• **EXCERPTED RECORDS**:
╭──

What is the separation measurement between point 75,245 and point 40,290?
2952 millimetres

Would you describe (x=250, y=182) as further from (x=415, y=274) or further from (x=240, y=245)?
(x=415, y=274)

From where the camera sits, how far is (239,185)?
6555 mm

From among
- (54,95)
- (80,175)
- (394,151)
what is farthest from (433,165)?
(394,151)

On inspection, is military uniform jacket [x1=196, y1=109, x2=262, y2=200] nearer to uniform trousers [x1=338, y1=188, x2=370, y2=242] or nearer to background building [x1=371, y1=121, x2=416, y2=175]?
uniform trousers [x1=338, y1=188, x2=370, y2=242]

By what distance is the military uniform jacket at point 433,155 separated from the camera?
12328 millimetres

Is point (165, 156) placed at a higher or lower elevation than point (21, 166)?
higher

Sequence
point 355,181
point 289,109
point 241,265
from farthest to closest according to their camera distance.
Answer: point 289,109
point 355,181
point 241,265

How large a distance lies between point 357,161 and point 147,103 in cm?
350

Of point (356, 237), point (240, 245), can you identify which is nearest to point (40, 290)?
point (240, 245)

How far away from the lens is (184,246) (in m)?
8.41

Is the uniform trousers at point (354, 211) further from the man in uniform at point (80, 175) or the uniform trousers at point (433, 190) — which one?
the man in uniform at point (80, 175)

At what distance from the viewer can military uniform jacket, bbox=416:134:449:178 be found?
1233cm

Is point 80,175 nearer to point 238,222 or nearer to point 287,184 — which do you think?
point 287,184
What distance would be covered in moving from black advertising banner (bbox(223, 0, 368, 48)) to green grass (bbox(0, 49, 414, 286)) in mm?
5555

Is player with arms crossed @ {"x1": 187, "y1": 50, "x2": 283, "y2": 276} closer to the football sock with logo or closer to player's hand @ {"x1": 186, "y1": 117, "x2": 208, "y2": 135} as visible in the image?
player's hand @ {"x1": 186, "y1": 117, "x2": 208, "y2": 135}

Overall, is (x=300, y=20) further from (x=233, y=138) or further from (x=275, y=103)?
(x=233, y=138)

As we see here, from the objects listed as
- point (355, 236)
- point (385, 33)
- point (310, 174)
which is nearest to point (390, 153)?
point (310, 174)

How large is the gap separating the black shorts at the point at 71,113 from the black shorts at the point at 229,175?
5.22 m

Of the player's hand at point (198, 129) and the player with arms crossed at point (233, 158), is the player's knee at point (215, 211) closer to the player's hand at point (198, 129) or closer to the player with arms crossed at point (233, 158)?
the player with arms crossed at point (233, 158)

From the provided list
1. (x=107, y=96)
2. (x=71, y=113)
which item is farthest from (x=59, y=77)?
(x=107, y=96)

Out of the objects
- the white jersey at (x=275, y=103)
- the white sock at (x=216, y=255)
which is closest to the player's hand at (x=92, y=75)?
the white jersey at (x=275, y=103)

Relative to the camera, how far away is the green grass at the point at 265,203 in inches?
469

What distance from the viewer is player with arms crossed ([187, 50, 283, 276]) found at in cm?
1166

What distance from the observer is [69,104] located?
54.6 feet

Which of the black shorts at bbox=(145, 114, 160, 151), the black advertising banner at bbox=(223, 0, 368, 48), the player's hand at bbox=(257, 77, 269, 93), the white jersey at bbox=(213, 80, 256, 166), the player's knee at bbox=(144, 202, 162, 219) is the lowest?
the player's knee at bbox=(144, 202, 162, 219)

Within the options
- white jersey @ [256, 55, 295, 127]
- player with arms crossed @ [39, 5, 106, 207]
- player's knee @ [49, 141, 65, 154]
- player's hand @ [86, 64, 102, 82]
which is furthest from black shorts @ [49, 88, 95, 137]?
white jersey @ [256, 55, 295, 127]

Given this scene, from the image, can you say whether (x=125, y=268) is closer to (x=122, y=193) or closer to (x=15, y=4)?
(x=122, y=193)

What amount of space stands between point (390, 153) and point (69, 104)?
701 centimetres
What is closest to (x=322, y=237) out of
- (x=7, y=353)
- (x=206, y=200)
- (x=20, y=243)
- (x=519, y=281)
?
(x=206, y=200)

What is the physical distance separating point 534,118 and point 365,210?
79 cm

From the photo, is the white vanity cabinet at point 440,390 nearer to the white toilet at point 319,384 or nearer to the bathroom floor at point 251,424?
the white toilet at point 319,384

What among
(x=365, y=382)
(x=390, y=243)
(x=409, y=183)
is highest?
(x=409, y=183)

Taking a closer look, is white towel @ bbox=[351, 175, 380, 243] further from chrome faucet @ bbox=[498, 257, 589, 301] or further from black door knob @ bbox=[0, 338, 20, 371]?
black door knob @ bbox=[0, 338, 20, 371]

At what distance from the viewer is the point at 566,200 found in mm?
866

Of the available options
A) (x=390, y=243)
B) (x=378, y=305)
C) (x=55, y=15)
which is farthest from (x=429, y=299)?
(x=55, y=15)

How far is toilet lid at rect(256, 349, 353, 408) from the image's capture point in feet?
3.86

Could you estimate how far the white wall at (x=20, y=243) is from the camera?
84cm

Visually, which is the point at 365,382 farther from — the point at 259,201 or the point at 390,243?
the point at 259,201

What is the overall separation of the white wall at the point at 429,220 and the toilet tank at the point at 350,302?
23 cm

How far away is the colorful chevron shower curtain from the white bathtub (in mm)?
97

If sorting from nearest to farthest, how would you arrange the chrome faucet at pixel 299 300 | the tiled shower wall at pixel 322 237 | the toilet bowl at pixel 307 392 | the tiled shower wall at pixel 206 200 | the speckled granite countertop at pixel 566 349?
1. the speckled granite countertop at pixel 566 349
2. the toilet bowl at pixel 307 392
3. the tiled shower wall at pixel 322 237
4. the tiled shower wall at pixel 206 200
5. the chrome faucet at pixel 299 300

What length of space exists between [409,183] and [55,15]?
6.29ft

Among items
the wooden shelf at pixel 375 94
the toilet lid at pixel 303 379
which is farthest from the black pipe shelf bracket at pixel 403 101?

╰──

• **YOUR GOAL**: Copy every one of the records above word for word, from the first through the last.

• **FINISHED ANSWER**:
What is the separation measurement between point 75,245 and point 40,290?
2952 millimetres

Would you describe (x=250, y=182) as further from (x=415, y=274) or further from (x=240, y=245)?
(x=415, y=274)

From where the camera sits, how far is (239,185)?
6555 mm

From among
- (54,95)
- (80,175)
- (394,151)
what is farthest from (433,165)?
(394,151)

On inspection, is military uniform jacket [x1=196, y1=109, x2=262, y2=200] nearer to uniform trousers [x1=338, y1=188, x2=370, y2=242] or nearer to background building [x1=371, y1=121, x2=416, y2=175]?
uniform trousers [x1=338, y1=188, x2=370, y2=242]

By what distance is the military uniform jacket at point 433,155 separated from the camera?
12328 millimetres

Is point (165, 156) placed at a higher or lower elevation than point (21, 166)?
higher

Sequence
point 355,181
point 289,109
point 241,265
from farthest to closest according to their camera distance.
Answer: point 289,109
point 355,181
point 241,265

How large a distance lies between point 357,161 and point 147,103 in cm?
350

Of point (356, 237), point (240, 245), can you identify which is nearest to point (40, 290)?
point (240, 245)

How far away from the lens is (184,246) (in m)?
8.41

Is the uniform trousers at point (354, 211) further from the man in uniform at point (80, 175) or the uniform trousers at point (433, 190) — which one?
the man in uniform at point (80, 175)

At what distance from the viewer can military uniform jacket, bbox=416:134:449:178 be found?
1233cm

Is point 80,175 nearer to point 238,222 or nearer to point 287,184 — which do you think?
point 287,184
What distance would be covered in moving from black advertising banner (bbox(223, 0, 368, 48)) to green grass (bbox(0, 49, 414, 286)) in mm?
5555

Is player with arms crossed @ {"x1": 187, "y1": 50, "x2": 283, "y2": 276} closer to the football sock with logo or closer to player's hand @ {"x1": 186, "y1": 117, "x2": 208, "y2": 135} as visible in the image?
player's hand @ {"x1": 186, "y1": 117, "x2": 208, "y2": 135}

Overall, is (x=300, y=20) further from (x=233, y=138) or further from (x=275, y=103)?
(x=233, y=138)

As we see here, from the objects listed as
- point (355, 236)
- point (385, 33)
- point (310, 174)
which is nearest to point (390, 153)?
point (310, 174)

How large is the gap separating the black shorts at the point at 71,113 from the black shorts at the point at 229,175?
5.22 m

Of the player's hand at point (198, 129) and the player with arms crossed at point (233, 158), is the player's knee at point (215, 211) closer to the player's hand at point (198, 129) or closer to the player with arms crossed at point (233, 158)?
the player with arms crossed at point (233, 158)

From the provided list
1. (x=107, y=96)
2. (x=71, y=113)
which item is farthest from (x=59, y=77)?
(x=107, y=96)

Out of the objects
- the white jersey at (x=275, y=103)
- the white sock at (x=216, y=255)
which is closest to the player's hand at (x=92, y=75)?
the white jersey at (x=275, y=103)

Relative to the camera, how far away is the green grass at the point at 265,203 in inches?
469

What distance from the viewer is player with arms crossed ([187, 50, 283, 276]) found at in cm?
1166

What distance from the observer is [69,104] located?
54.6 feet

Which of the black shorts at bbox=(145, 114, 160, 151), the black advertising banner at bbox=(223, 0, 368, 48), the player's hand at bbox=(257, 77, 269, 93), the white jersey at bbox=(213, 80, 256, 166), the player's knee at bbox=(144, 202, 162, 219) is the lowest?
the player's knee at bbox=(144, 202, 162, 219)

Within the options
- white jersey @ [256, 55, 295, 127]
- player with arms crossed @ [39, 5, 106, 207]
- player's knee @ [49, 141, 65, 154]
- player's hand @ [86, 64, 102, 82]
which is furthest from black shorts @ [49, 88, 95, 137]?
white jersey @ [256, 55, 295, 127]

Given this scene, from the image, can you say whether (x=125, y=268) is closer to (x=122, y=193) or closer to (x=15, y=4)?
(x=122, y=193)

What amount of space stands between point (390, 153) and point (69, 104)?
701 centimetres
What is closest to (x=322, y=237) out of
- (x=7, y=353)
- (x=206, y=200)
- (x=20, y=243)
- (x=519, y=281)
?
(x=206, y=200)

What is the physical distance separating point 534,118 and point 365,210?
79 cm

From the photo, is the white vanity cabinet at point 440,390 nearer to the white toilet at point 319,384 or nearer to the bathroom floor at point 251,424?
the white toilet at point 319,384

What among
(x=365, y=382)
(x=390, y=243)
(x=409, y=183)
is highest?
(x=409, y=183)

Taking a closer look, is white towel @ bbox=[351, 175, 380, 243] further from chrome faucet @ bbox=[498, 257, 589, 301] or further from black door knob @ bbox=[0, 338, 20, 371]?
black door knob @ bbox=[0, 338, 20, 371]

At what distance from the viewer is the point at 566,200 found in mm?
866

Of the available options
A) (x=390, y=243)
B) (x=378, y=305)
C) (x=55, y=15)
which is farthest from (x=429, y=299)?
(x=55, y=15)

How far is toilet lid at rect(256, 349, 353, 408) from the image's capture point in feet?
3.86

Could you estimate how far the white wall at (x=20, y=243) is from the camera?
84cm

Visually, which is the point at 365,382 farther from — the point at 259,201 or the point at 390,243?
the point at 259,201

What is the overall separation of the white wall at the point at 429,220 and the toilet tank at the point at 350,302?
23 cm

How far away is the colorful chevron shower curtain from the white bathtub (in mm)?
97

If sorting from nearest to farthest, how would you arrange the chrome faucet at pixel 299 300 | the tiled shower wall at pixel 322 237 | the toilet bowl at pixel 307 392 | the tiled shower wall at pixel 206 200 | the speckled granite countertop at pixel 566 349?
1. the speckled granite countertop at pixel 566 349
2. the toilet bowl at pixel 307 392
3. the tiled shower wall at pixel 322 237
4. the tiled shower wall at pixel 206 200
5. the chrome faucet at pixel 299 300

What length of space exists between [409,183] and [55,15]?
6.29ft

Among items
the wooden shelf at pixel 375 94
the toilet lid at pixel 303 379
which is farthest from the black pipe shelf bracket at pixel 403 101?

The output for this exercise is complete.